_DOCUMENT_:
A new analysis from a left-leaning think tank claims that Marco's pro-growth, pro-family tax plan, which cuts taxes for families and businesses, contains a form of a value-added tax (VAT).

This is a notable claim — and a wildly misleading one — because numerous conservatives have criticized Ted Cruz's plan for including a value-added tax, on the grounds that it's a hidden mechanism to grow government as European countries have, a new tax on the middle class, and a levy that would hit previously untaxed portions of the economy.

The problems with Cruz's plan are significant, so it's important to understand why they don't apply to Marco's plan at all.

Some of the key differences between Marco's plan and Cruz's plan:

  1. Cruz stacks a new tax — the VAT — on top of our existing income tax. Marco cuts the existing income tax in a way that will spark economic growth.
  2. Cruz's plan taxes wages and wealth — hurting retirees, employees of charities and churches, and home sales. Marco's does not.
  3. Cruz's VAT is totally hidden from those who pay it: the American people. In fact, it is deliberately less transparent than VATs in many European countries. This is troubling because it makes it easier for politicians to raise taxes with no accountability.  Marco's plan cuts taxes for all Americans in a transparent manner and does not include any new taxes.
  4. Cruz's VAT would, contra his promise to abolish the IRS, likely require tens of thousands of new IRS agents to enforce it. Marco's plan works within the existing system and wouldn't grow government.

Those are just few of the most important differences between two plans.

_WHAT YOU NEED TO DO_: Reproduce the tax-plan text word for word, starting at the words "A new analysis" and stopping after "spark economic growth.".

_INFORMATION SHOWN_:
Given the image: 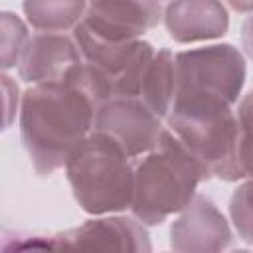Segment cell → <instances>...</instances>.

_RESULT BELOW_:
A new analysis from a left-leaning think tank claims that Marco's pro-growth, pro-family tax plan, which cuts taxes for families and businesses, contains a form of a value-added tax (VAT).

This is a notable claim — and a wildly misleading one — because numerous conservatives have criticized Ted Cruz's plan for including a value-added tax, on the grounds that it's a hidden mechanism to grow government as European countries have, a new tax on the middle class, and a levy that would hit previously untaxed portions of the economy.

The problems with Cruz's plan are significant, so it's important to understand why they don't apply to Marco's plan at all.

Some of the key differences between Marco's plan and Cruz's plan:

  1. Cruz stacks a new tax — the VAT — on top of our existing income tax. Marco cuts the existing income tax in a way that will spark economic growth.